**EXCERPT TO READ:**
Leading sports concussion expert Dr Andrew Gardner is a regular fixture in dressing rooms and board rooms across Australia, and it all started with a football sports scholarship to study at UNE. For it was in the UNE School of Psychology that the internationally recognised clinical neuropsychologist discovered his passion – a passion that today sees him leading the Hunter New England Local Health District’s Sport Concussion Clinic and consulting to elite rugby union and rugby league players.

“I came to UNE fresh from school and during my five years of study I experienced the greatest growth in my personal identity,” said Dr Gardner.

“I look back very fondly on the lectures and tutorials, living in Earle Page College, participating in all kinds of sports in the President’s Trophy, working at Sport UNE, and representing UNE at the University Games (in football).”

Dr Gardner graduated from UNE in 2006 with a Bachelor of Psychology (First Class Honours) and went on to establish and manage the Macquarie University sports concussion clinic, and spent a year as a research associate at the Harvard Medical School.

This year he was awarded a National Health and Medical Research Council early career fellowship within the School of Medicine and Public Health at the University of Newcastle, where he is investigating the link between concussion and neurodegenerative disease in retired athletes.

Somehow Dr Gardner also finds time to run his private business NeuroGard, which provides concussion assessment and education.

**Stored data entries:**
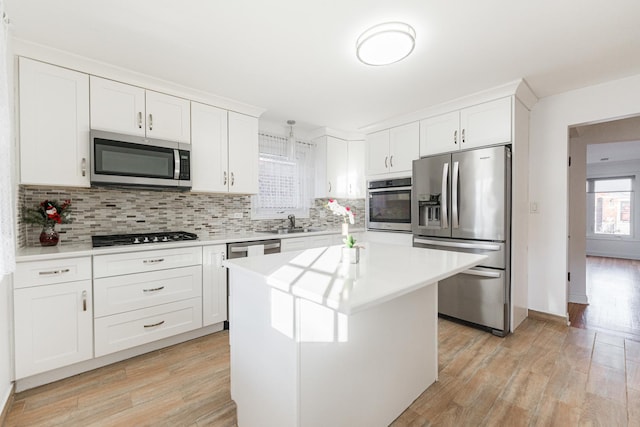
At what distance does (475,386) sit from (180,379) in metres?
2.01

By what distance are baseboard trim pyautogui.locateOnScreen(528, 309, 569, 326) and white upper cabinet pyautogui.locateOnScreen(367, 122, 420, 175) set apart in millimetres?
2005

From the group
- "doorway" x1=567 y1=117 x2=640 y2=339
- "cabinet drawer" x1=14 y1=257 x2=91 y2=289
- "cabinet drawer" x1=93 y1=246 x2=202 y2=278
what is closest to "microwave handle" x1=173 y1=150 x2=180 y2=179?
"cabinet drawer" x1=93 y1=246 x2=202 y2=278

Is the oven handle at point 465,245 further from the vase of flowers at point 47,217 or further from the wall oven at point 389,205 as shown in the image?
the vase of flowers at point 47,217

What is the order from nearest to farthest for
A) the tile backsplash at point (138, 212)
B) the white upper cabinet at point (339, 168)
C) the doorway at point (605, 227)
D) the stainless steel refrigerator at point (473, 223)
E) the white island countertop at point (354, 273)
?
the white island countertop at point (354, 273) → the tile backsplash at point (138, 212) → the stainless steel refrigerator at point (473, 223) → the doorway at point (605, 227) → the white upper cabinet at point (339, 168)

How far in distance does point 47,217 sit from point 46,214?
2 centimetres

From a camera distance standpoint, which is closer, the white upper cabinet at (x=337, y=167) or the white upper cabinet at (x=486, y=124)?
the white upper cabinet at (x=486, y=124)

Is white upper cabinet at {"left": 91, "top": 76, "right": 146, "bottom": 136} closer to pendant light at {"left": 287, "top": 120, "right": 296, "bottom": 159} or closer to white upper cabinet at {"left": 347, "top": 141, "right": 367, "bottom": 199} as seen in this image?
pendant light at {"left": 287, "top": 120, "right": 296, "bottom": 159}

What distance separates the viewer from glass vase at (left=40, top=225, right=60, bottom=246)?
7.22 ft

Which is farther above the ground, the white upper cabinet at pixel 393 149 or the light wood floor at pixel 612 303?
the white upper cabinet at pixel 393 149

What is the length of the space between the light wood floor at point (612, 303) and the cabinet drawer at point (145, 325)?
3.72 m

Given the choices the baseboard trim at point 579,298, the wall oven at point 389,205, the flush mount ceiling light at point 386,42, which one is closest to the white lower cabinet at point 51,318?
the flush mount ceiling light at point 386,42

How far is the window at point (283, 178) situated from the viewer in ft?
12.2

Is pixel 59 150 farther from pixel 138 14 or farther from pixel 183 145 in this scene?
pixel 138 14

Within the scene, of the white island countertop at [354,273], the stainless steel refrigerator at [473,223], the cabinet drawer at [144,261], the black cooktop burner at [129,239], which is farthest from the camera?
the stainless steel refrigerator at [473,223]
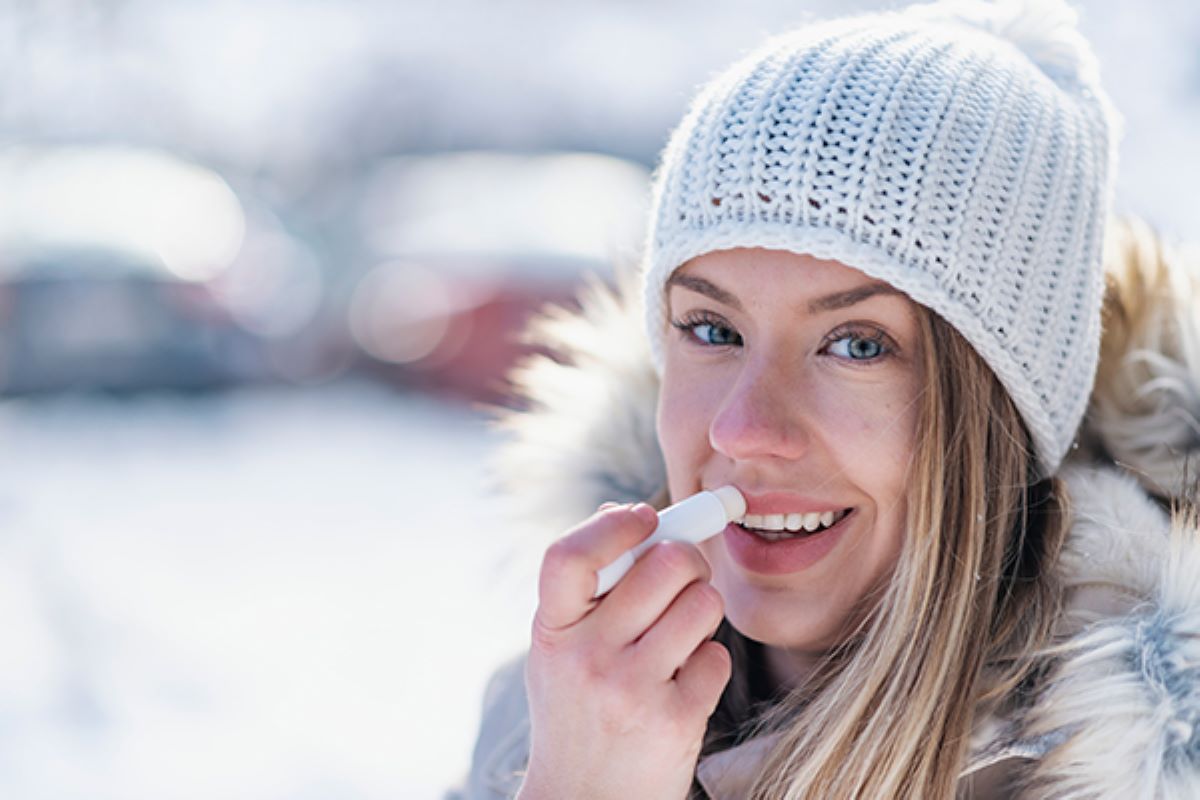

**REQUIRED ACTION:**
List every specific sport named in the article on Dr Andrew Gardner.

**COMPLETED EXERCISE:**
Football, rugby union, rugby league